ARTICULAÇÃO E INVESTIGAÇÃO

Advogada nega irregularidades em gestão de emendas ligadas a Valdemar Costa Neto

Fachada do Congresso Nacional em Brasília.
A defesa de Mariânglea Fialek sustenta que todos os trâmites orçamentários seguem normas do Supremo Tribunal Federal.

Mariânglea Fialek, apontada pela PF como operadora de recursos, defende conduta técnica e transparência das ações sob investigação.

A advogada Mariânglea Fialek manifestou-se oficialmente sobre a suspeita de envolvimento em suposto esquema de desvio de emendas parlamentares em favor do presidente nacional do PL, Valdemar Costa Neto. A declaração foi emitida nesta sexta-feira, 10/07/2026, com o objetivo de contestar as acusações da PF, que investiga a servidora por suposta atuação irregular na gestão de verbas públicas.

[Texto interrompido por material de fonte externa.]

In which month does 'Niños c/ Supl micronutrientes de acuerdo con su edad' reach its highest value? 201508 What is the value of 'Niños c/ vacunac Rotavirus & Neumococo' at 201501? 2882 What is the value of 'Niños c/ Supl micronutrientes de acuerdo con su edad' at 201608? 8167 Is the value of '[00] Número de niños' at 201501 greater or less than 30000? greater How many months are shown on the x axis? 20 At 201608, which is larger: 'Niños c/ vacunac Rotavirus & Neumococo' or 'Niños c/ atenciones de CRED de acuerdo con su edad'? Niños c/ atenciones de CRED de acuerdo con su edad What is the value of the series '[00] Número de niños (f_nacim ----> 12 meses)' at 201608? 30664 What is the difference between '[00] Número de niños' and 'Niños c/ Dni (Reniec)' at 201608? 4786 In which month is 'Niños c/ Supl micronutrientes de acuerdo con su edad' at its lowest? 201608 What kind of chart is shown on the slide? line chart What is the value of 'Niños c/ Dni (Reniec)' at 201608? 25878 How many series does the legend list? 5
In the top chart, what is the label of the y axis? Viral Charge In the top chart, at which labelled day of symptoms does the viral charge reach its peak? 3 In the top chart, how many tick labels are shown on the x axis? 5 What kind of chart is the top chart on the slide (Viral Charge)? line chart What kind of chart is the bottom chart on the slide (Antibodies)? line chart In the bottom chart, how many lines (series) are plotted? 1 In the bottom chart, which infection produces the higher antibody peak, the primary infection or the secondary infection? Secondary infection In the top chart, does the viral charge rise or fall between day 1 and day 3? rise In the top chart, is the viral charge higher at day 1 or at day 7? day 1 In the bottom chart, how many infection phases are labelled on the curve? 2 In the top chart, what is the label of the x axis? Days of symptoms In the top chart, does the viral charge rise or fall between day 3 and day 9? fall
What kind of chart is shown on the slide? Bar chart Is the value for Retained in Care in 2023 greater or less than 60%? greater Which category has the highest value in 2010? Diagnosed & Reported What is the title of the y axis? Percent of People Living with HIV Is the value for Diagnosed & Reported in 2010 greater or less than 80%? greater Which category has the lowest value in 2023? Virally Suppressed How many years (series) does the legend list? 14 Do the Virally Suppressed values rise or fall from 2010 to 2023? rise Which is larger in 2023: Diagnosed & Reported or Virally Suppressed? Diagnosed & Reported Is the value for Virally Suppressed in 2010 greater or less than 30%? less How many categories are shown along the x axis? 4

No centro da investigação, a servidora, conhecida como Tuca, defende que sua atuação no legislativo pauta-se pela impessoalidade e pelo rigor técnico. Em comunicado, ela enfatiza que as indicações de emendas seguiam protocolos da Secretaria de Relações Institucionais da Presidência da República e as determinações do Supremo Tribunal Federal, sendo os dados integralmente acessíveis via Portal da Transparência.

A trajetória da servidora, que atua em Brasília desde 2003, inclui passagens por órgãos da Presidência da República durante gestões de diferentes matizes políticos, incluindo o Governo Lula, o Governo Temer e a gestão de Jair Bolsonaro. Apesar do currículo, a PF sustenta que, mesmo após ter sido alvo da Operação Transparência em dezembro de 2025 — momento em que deveria estar afastada de atividades orçamentárias —, ela teria mantido influência sobre recursos.

De acordo com o relatório da PF, Tuca, ao lado dos servidores Garigham Amarante e Nara Brum, teria participado da gestão de ao menos 21 emendas, totalizando R$ 119,2 milhões entre junho de 2024 e março de 2026. A defesa de Valdemar Costa Neto, em nota enviada à CNN Brasil, classificou a articulação política como uma prerrogativa natural da liderança partidária, ressaltando a ausência de provas concretas de ilícitos funcionais ou apropriação indevida.

O processo segue em fase de apuração, não havendo até o momento decisão judicial definitiva que condene os citados por crimes ou infrações administrativas. O rigor na aplicação desses recursos permanece sob observação dos órgãos de controle, dado o alto impacto das verbas no equilíbrio do Orçamento nacional.